Solar output is extremely uniform, and from what I’ve read varies by only one part in about 1200. This is a damned good thing; otherwise, we’d by turns freeze or fry. Solar activity has to do with sunspots, flares, changing lengths of sunspot cycles, coronal holes, influence on solar wind, and so on. That stuff changes a lot over time. It’s difficult to hang a number on solar activity as a whole, and mostly we use sunspot counts as a proxy for overall solar activity. There’s good correlation down the centuries between global temperature and sunspot counts.
Causation is still a matter of enormous dispute, and the toxic politics of climate science makes it all but impossible to conduct research as science really should be conducted. The vast majority of climate research studies these days are done basically to provide a rationale for carbon taxes. Researchers who don’t parrot the government line tend not to get funding, and those who persist are demonized. It is to pewk.
Not so much carbon taxes, as subsidies and mandates for “green” power and associated manufacturing, and other wealth transfers.
A few years ago, European authorities busted a windpower scam run by the Sicilian Mafia, and seized over a billion euros in illicit profits. Tesla Motors scammed about $70 million in “carbon credits” from California by claiming (fraudulently) that their cars were “fast recharge”.
These are just some of the fraud pieces of the pie. Ex pede herculem, imagine the scale of the whole thing.
As is so often said, follow the money. Nobody gains directly from carbon taxes, but these deals all put money in pockets – lots of money.
This story reminded me of this,
https://www.youtube.com/watch?v=HY7mTCMvpEM
I wish I could remember where I first saw this:
Climate is what you expect; weather is what you get.
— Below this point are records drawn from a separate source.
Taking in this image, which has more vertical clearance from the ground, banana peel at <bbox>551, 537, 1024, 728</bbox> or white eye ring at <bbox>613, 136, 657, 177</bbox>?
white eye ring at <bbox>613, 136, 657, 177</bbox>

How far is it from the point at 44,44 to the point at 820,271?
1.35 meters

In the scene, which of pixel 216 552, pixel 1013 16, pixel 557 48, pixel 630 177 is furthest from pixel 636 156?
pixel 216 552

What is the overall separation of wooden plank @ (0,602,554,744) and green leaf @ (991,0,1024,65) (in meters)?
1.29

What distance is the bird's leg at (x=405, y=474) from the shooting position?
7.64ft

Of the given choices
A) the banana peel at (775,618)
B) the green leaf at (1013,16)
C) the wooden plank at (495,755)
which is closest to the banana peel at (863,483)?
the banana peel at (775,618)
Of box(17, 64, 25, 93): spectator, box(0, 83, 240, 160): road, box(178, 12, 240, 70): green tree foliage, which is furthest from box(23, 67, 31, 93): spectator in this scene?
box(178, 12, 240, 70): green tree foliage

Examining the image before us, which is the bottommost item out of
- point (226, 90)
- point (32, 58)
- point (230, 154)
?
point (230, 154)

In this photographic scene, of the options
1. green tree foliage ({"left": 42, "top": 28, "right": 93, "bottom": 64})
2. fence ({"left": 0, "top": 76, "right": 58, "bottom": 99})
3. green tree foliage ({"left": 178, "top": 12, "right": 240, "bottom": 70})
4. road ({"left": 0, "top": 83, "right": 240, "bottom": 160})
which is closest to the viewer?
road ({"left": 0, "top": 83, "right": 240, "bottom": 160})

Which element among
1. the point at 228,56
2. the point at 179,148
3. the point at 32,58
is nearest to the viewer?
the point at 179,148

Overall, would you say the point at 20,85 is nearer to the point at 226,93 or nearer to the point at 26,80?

Since you are here in Scottsdale here is an odd lot for you, a free and fun thing:
Science Fiction TV Dinner.
Comes from Arizona State University Center for Science and the Imagination. Yes, it comes with a free dinner. Your only cost is parking. It is an old scifi TV show followed by a panel discussion. Quality overall is about what you would expect at a scifi con.
Location varies around metro Phoenix, often at ASU.